Он не рассказал ни о трансе, ни о том, что написал, пока пребывал в этом трансе, ни о том, что было написано на стене в квартире жертвы убийства в Вашингтоне. Теперь все это казалось таким же далеким, как вчерашний сон. На самом деле Тэд вдруг поймал себя на том, что пытается обратить все чуть ли не в шутку.
Однако доктор Юм отнесся к этому серьезно. Очень серьезно. Он направил Тэда в Медицинский центр Восточного Мэна, причем велел ехать уже сегодня. Он хотел, чтобы Тэд сделал полную рентгенограмму черепа и компьютерную аксиальную томографию.
Тэд поехал. Сначала ему сделали рентген, а потом велели засунуть голову в аппарат, похожий на промышленную сушильную машину.
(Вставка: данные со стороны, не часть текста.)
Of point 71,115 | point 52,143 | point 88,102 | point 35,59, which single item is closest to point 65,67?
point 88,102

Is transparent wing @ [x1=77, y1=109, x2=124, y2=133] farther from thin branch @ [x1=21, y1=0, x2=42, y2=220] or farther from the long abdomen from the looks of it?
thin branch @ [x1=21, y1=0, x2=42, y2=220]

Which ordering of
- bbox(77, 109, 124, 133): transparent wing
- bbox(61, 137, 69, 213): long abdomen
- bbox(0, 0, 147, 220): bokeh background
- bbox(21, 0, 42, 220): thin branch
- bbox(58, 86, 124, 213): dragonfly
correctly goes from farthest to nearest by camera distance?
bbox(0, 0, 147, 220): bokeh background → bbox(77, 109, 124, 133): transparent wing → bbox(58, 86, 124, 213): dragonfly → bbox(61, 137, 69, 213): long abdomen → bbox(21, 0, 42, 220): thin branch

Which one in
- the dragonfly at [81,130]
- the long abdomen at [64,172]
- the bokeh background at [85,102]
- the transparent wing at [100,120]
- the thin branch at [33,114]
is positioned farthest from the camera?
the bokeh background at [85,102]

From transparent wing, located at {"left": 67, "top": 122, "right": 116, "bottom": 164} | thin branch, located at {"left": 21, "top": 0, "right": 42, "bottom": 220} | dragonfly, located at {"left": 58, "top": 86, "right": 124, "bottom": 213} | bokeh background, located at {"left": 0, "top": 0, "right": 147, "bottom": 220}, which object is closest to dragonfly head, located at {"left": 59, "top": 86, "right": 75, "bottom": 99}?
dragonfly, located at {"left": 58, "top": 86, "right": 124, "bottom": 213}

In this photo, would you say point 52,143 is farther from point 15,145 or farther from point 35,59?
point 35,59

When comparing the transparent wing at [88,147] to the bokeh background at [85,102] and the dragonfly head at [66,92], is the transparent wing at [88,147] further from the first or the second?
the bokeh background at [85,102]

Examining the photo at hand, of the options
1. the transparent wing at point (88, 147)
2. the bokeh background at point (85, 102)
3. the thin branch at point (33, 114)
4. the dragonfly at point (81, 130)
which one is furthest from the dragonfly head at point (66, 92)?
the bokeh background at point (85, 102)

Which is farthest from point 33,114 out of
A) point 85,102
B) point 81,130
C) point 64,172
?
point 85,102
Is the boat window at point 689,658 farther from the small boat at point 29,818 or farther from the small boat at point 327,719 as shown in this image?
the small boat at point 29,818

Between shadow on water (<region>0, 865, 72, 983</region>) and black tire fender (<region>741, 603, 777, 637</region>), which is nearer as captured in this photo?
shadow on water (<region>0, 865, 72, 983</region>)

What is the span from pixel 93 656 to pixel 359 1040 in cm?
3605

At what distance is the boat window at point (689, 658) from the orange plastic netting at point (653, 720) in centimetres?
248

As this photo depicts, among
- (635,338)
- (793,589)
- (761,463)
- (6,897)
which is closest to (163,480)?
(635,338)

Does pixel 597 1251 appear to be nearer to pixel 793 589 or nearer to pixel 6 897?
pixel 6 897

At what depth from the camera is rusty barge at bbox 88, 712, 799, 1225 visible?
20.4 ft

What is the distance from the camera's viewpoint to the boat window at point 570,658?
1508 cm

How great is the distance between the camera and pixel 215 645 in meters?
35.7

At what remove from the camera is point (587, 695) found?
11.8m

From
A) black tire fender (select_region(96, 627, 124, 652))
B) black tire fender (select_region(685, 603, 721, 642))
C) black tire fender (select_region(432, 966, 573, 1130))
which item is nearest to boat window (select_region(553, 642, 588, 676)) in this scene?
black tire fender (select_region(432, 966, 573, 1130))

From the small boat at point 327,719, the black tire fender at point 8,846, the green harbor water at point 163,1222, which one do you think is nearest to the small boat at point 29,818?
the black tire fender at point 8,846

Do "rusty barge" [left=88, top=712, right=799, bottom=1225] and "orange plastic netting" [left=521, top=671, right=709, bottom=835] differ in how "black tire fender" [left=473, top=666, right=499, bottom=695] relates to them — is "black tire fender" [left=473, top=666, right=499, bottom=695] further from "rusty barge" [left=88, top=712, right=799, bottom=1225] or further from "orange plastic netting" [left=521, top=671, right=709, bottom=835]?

Аппарат гудел и трещал не меньше четверти часа, а потом Тэда выпустили на свободу… по крайней мере пока. Он позвонил Лиз, сказал, что результаты будут готовы в конце недели и что ему надо ненадолго съездить в университет.
— Ты уже что-то решил насчет звонка шерифу Пэнгборну? — спросила она.
— Давай подождем результатов обследования, — предложил он. — Посмотрим, что у нас там, а потом уж решим.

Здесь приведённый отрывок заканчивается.